Jika Saya bukan Pendukung Liverpool


Kegagalan Liverpool FC (selanjutnya disebut Liverpool saja) dalam meraih juara English Premier League (EPL) pekan lalu masih menyisakan abses bagi pendukung Merseyside Merah di seantero jagat. Termasuk saya.

Bagaimana tidak. Gelar yang sudah diidamkan lebih dari dua dekade melayang begitu saja. Bahkan piala "sakti" tersebut sudah di pelupuk mata. Ibarat puasa, ini seperti menanti beduk azan Magrib yang tinggal hitungan menit, tapi tiba-tiba saja MUI mengumumkan bahwa jadwal azan Magrib diundur hingga tahun depan. Kesal?

Ya. Sedikit.

Mengapa sedikit? Sebab, sebagai pendukung Liverpool yang bukan garis keras, saya sudah terbiasa dipaksa menelan pil pahit setiap tahunnya. Rentetan kekecewaan sudah menjadi sahabat karib. Saking akrabnya, kami sudah mahir menyembunyikan raut kekecewaan dan bersikap sok tegar di hadapan khalayak.

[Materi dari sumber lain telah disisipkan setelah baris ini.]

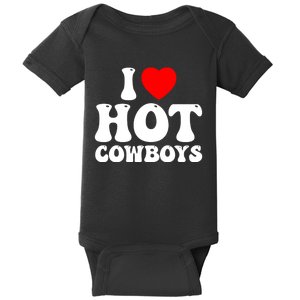 I Love Hot Cowboys, I Heart Hot Cowboys Lover Baby Bodysuit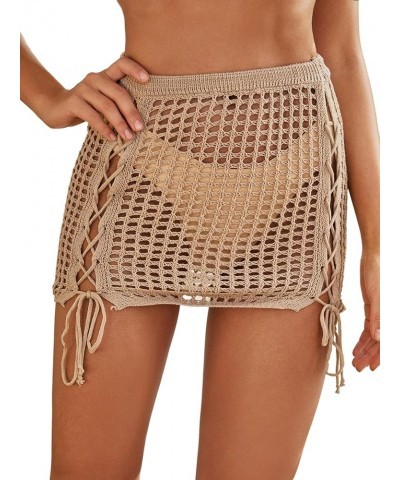 Women's Tassel Knit Cover Up Mini Skirt Crochet Beach Cover Up Swimwear Khaki $15.65 Swimsuits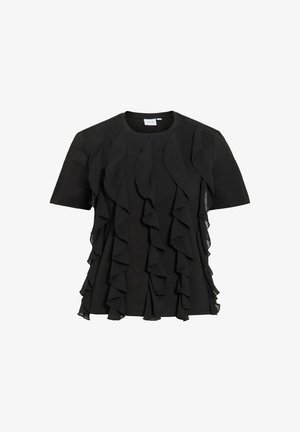 VILA, SHORT-SLEEVED T-SHIRT VIORDA ROUND NECK - T-shirt print - black beauty
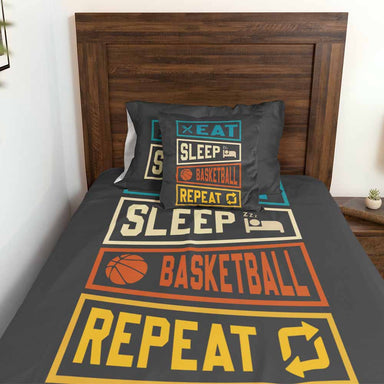 Basketball Eat Sleep Basketball Quilt Cover Set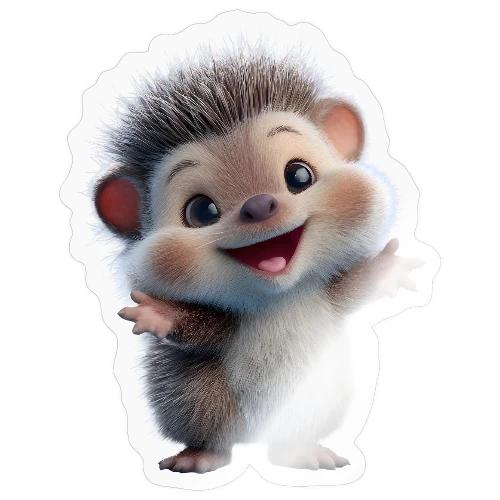 Playful Cartoon Hedgehog with Joyful Pose - Sticker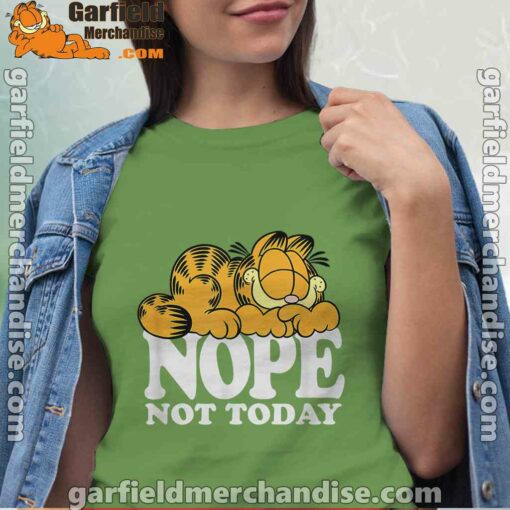 garfield nope not today lazy cat green t shirt for women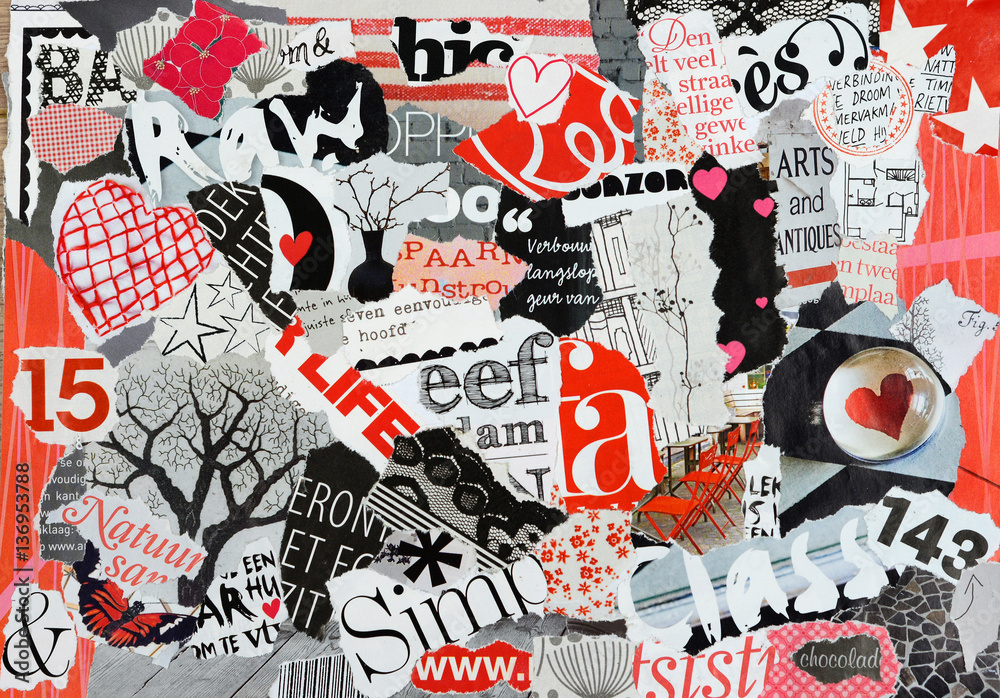Collage mood board made of old magazine magazines in black, white red colors results in modern art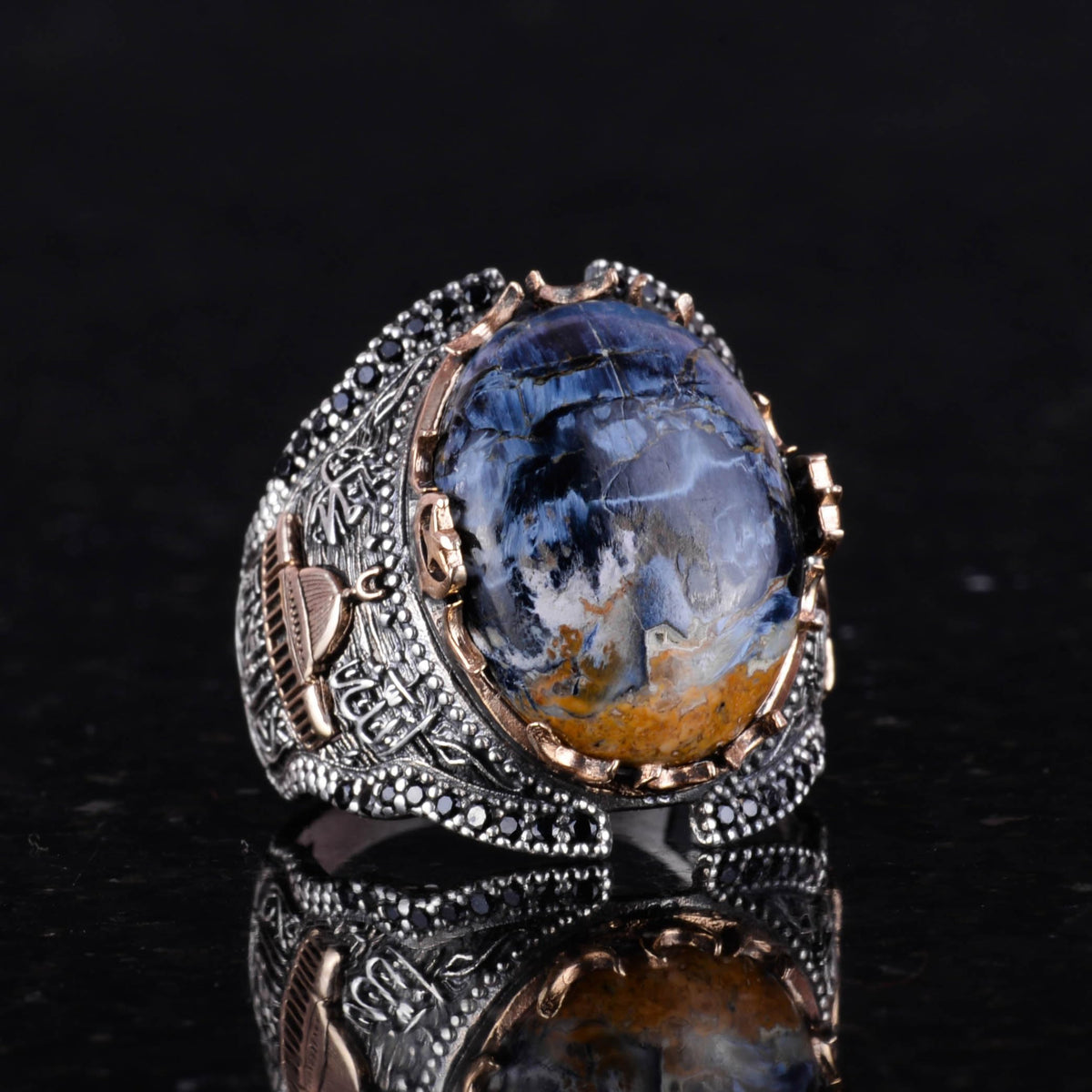 Natural Pietersite Stone Ring, 925 Sterling Silver (Model-2) — 5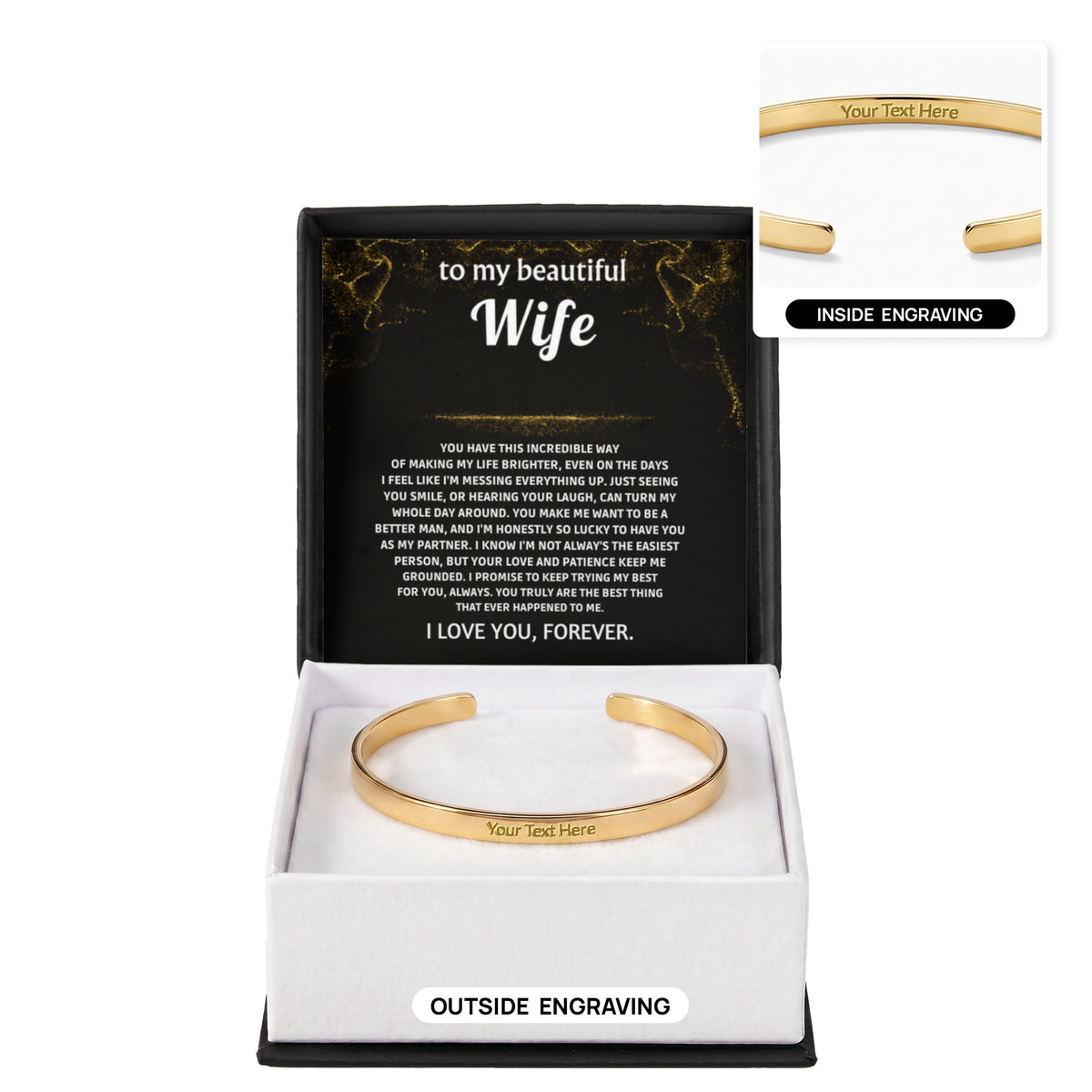 Wife Engraved Cuff Bracelet from Husband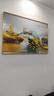 Sixpoetry 客厅装饰画现代简约沙发背景墙壁画轻奢三联晶瓷画大气高档挂画 福禄生辉（铝合金外框） 晶瓷画左右50*70+中间100*70亮面 实拍图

Ketika menciptakan manusia, mungkin Tuhan menyisakan sekian persen manusia-manusia tahan banting dengan hati sekeras batu karang. Mereka adalah para pendukung Liverpool. Dan sisanya adalah pendukung Arsenal.

Khusus musim kemarin (2018/2019), Liverpool bermain sangat cantik sejak awal musim. Di liga domestik, tim besutan Jurgen Klopp ini hanya membukukan satu kali kekalahan dari total seluruh pertandingan. Namun sialnya, Liverpool harus bermain imbang di beberapa pertandingan pada paruh musim. Justru rentetan pertandingan yang berakhir seri tersebut menjadi peluru perak bagi Si Merah.

Ironisnya, satu-satunya kekalahan yang ditelan Liverpool pada musim lalu datang dari Manchester City yang sekaligus memupuskan asa Mohammed Salah, dkk. untuk menambah koleksi piala di ruang ganti Liverpool yang sudah dipenuhi jaring laba-laba.

Sakit memang. Tapi begitulah Liverpool. Seolah tidak suka melihat pendukungnya bergembira. Liverpool seperti seorang pengidap masokis yang durjana dan mendapat kenikmatan atas kesakitan orang lain.

Atas rentetan awan kelabu dan kekecewaan ini, pikiran saya mengelana pada bertahun silam. Ketika itu saya masih bocah dan masih menjadi pendukung dari Parma Calcio 1913 (dulu Parma A.C.), sebuah tim berlogo semenjana dari Italia. 

Parma dari saat saya mengenalnya hingga hari ini, masih menjadi tim yang begitu-begitu saja. Tidak superior, namun tidak juga inferior. 

Mengingat itu, saya berandai. Andai saya bukan seorang pendukung Liverpool, dan masih menjadi pendukung Parma. Tentu hari ini tidak perlu dongkol melihat Manchester City bergembira di ruang ganti, atau menahan sentimen akibat cemooh pendukung Setan Merah yang berisik. Andai saja.